All this talk of bleeding through the bricks has me scared now as mines single skin! Im using sandtex masonry paint but I just brushed down the bricks and chucked on a couple of coats (painted round the edges and rollered the middle)- looks great- some of the rollered bits needed a very quick 3rd coat just to even them up with the painted bits. I will probably put up a thread at some point.

Do I need to be worried about bleeding through the bricks though???


----------



## [email protected] (May 30, 2006)

JGrant1285 said:


> I was going to try using a brush to do it all. Surely with a sprayer you have to 'work' it into the blockwork with a brush anyway?
> 
> I have a sprayer here, might give that a go, but will want to cut in the corners first though.


I'm heading out to my unit shortly to make up tonight's orders and I'll upload a few pictures of how the wall s have ended up after 3 coats using the sprayer


----------



## [email protected] (May 30, 2006)
———
Job A: Reproduce the forum thread word for word, starting at "All this talk" and ending at "at some point.".
The records below are unrelated to the forum thread about painting brick walls.
———
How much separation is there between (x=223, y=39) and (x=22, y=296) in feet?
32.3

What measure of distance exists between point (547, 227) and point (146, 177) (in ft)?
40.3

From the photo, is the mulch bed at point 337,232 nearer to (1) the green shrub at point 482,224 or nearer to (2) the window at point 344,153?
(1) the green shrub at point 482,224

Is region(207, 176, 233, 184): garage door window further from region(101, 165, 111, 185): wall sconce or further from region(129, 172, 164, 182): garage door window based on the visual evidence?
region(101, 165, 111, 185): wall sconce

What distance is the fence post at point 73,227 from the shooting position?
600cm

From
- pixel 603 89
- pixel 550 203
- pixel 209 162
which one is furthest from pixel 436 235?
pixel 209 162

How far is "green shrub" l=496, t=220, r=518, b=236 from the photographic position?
———
Job B: Format every line of the records as a numbered list, omitting blank lines.

Complete response A:
All this talk of bleeding through the bricks has me scared now as mines single skin! Im using sandtex masonry paint but I just brushed down the bricks and chucked on a couple of coats (painted round the edges and rollered the middle)- looks great- some of the rollered bits needed a very quick 3rd coat just to even them up with the painted bits. I will probably put up a thread at some point.

Complete response B:
1. How much separation is there between (x=223, y=39) and (x=22, y=296) in feet?
2. 32.3
3. What measure of distance exists between point (547, 227) and point (146, 177) (in ft)?
4. 40.3
5. From the photo, is the mulch bed at point 337,232 nearer to (1) the green shrub at point 482,224 or nearer to (2) the window at point 344,153?
6. (1) the green shrub at point 482,224
7. Is region(207, 176, 233, 184): garage door window further from region(101, 165, 111, 185): wall sconce or further from region(129, 172, 164, 182): garage door window based on the visual evidence?
8. region(101, 165, 111, 185): wall sconce
9. What distance is the fence post at point 73,227 from the shooting position?
10. 600cm
11. From
12. - pixel 603 89
13. - pixel 550 203
14. - pixel 209 162
15. which one is furthest from pixel 436 235?
16. pixel 209 162
17. How far is "green shrub" l=496, t=220, r=518, b=236 from the photographic position?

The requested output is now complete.